MATERIAL SHOWN:

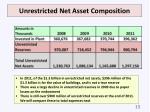 unrestricted net asset composition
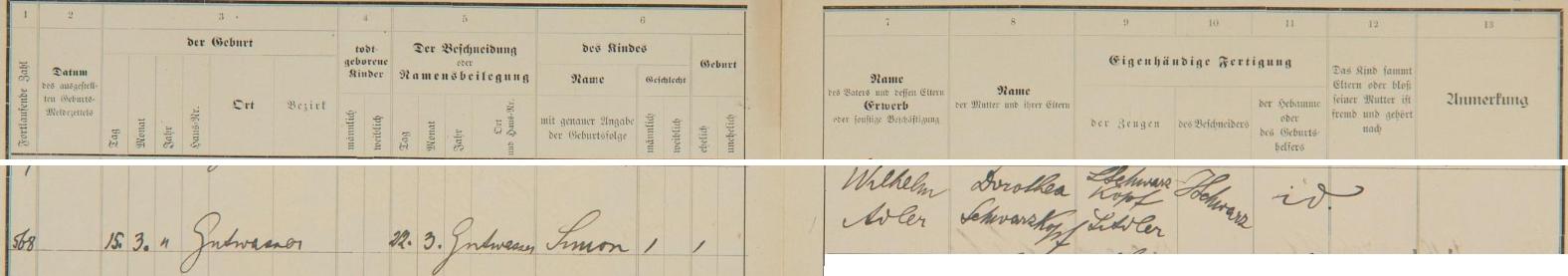 Podle tohoto německého záznamu sušické židovské matriky se narodil v Dobré Vodě u Hartmanic dne 15. března roku 1884 Wilhelmu Adlerovi a jeho ženě Dorothee, roz. Schwarzkopfové, byl 22. března obřezán a dostal jméno Simon - jako kmotři jsou tu uvedeni L. Schwarzkopf a L. Adler, obřízku vykonal J. Schwarz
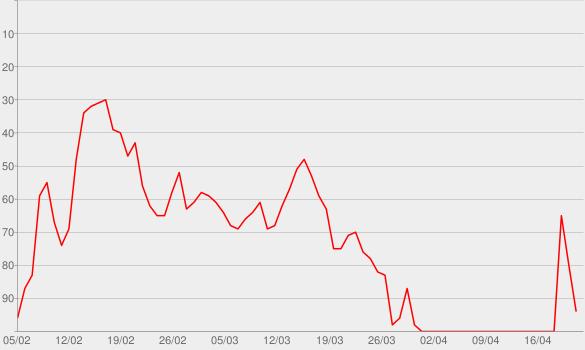 Chart progress graph for Thotiana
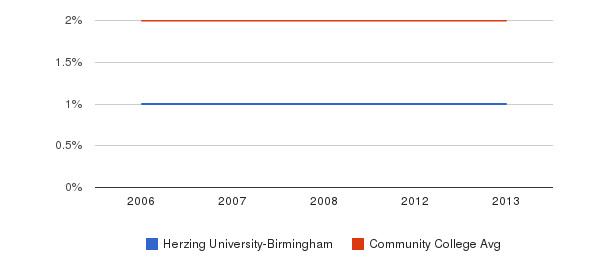 Herzing University-Birmingham Asian&nbsp(2006-2013)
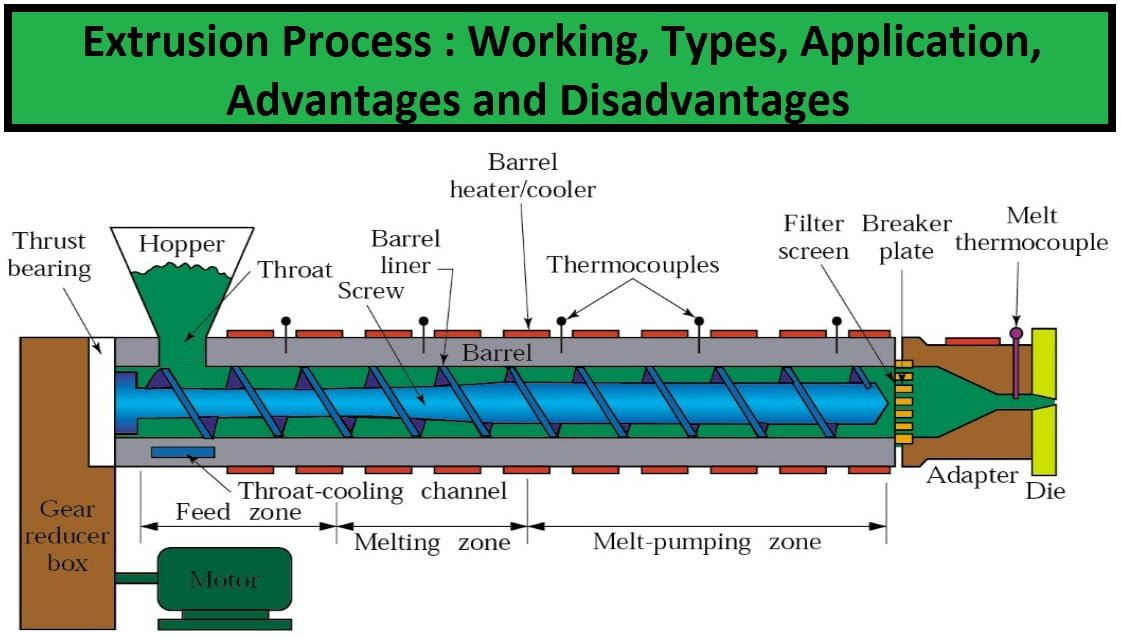 Extrusion Process Working Types Application Merits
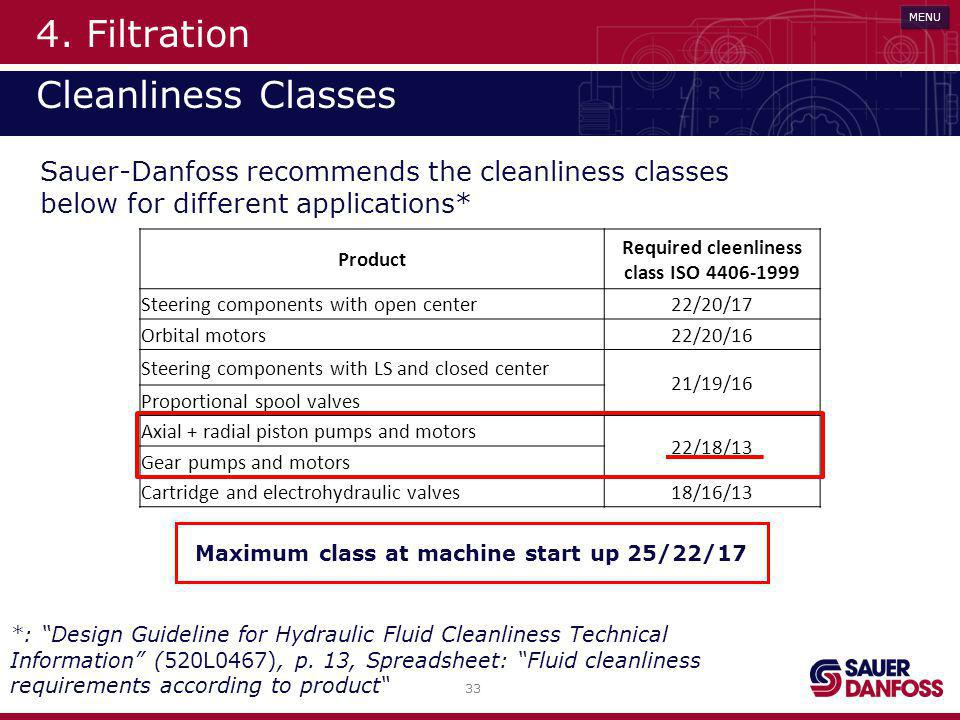 4. Filtration Cleanliness Classes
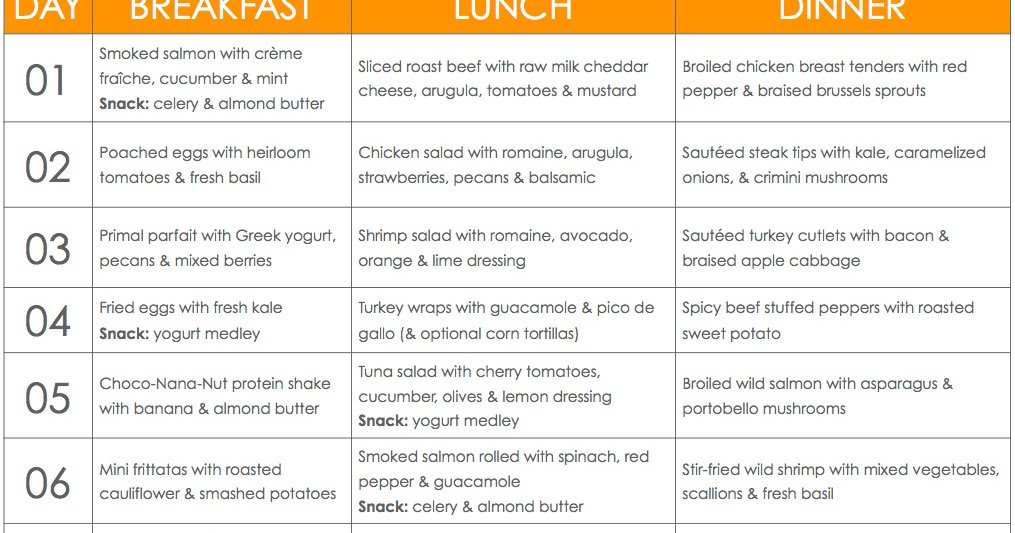 Dr Oz Weight Reduction Diet Chart Dr Oz Healthy Life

TRY IT: Leaving out every picture, transcribe exactly the lines from the line that contains "Herzing University-Birmingham Asian&nbsp(2006-2013)" through the final line of the entries above.

SOLUTION TO THE EXERCISE:
 Herzing University-Birmingham Asian&nbsp(2006-2013)
 Extrusion Process Working Types Application Merits
 4. Filtration Cleanliness Classes
 Dr Oz Weight Reduction Diet Chart Dr Oz Healthy Life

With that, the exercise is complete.